It’s easy to be reminded of how old Jamie Moyer is. You don’t even really need a reminder, per se. You just look at him and think, “old.” Like when you look at Kyle Kendrick and think, “swirly.” It’s just part of the game.
However, the Phillies’ promotionally dominant Triple-A affiliate, the Lehigh Valley Ironpigs, celebrated this week the parts of Jamie Moyer’s life that happened before he became the oldest player to ever drive in a run.
The day before he conquered the feat, the Ironpigs were handing out Jamie Moyer bobbleheads. Instead of including his lost, droopy eyes, or giving him a cane, or giving him out with a collectible bobblehead counterpart of Abner Doubleday (When you put them together, they shake hands!), they put Jamie in his high school baseball uniform, and gave him a fresh look of youthful exuberance–the kind of wild-eyed enthusiasm that’s still in there to this day, somewhere.
We all know Jamie was a local boy who made good with the team he grew up with, winning a World Series and riding down the very same Broad Street he watched the 1980 Phillies float down in celebration as well.
But did you know that he was not always over 45 years old? Jamie Moyer was, at one point, a child, teenager, young adult, and twentysomething. He probably attended parties, went rollerskating, chased a metal hoop down a dirt road, stole a pie off a window sill, fought in a war, scoffed at the notion of “color” TV, and many other normal things that are just part of growing up.

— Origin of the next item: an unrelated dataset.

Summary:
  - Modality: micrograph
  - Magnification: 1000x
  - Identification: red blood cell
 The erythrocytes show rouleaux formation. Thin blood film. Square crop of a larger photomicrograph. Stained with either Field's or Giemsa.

That man still plays a professional sport at the age of 49. You’ll probably be lucky to be able to say the word “professional” at 49, what with all the toxic smog clouds turning everyone into zombies with supersonic hearing.
Go ahead. Say something.
The zombies are hungry.
Yes, Jamie Moyer is more than a novelty act for Baseball Tonight analysts to chuckle about. He is a man, with a history, and a life, and a name. And the Ironpigs saluted all of that with their portrait of Jamie as a young man, playing for the Souderton Area High School Indians.
Lord knows how many “Indians” they had to chase off that land to build a high school.
So, before you jump in on the next salvo of “Jamie Moyer’s Age is Higher Than Mine” jokes on Twitter, just remember. Some day, your creep toward the grave will become extremely evident, too. And on that day, let’s hope your as in control of your own bowels as Jamie Moyer.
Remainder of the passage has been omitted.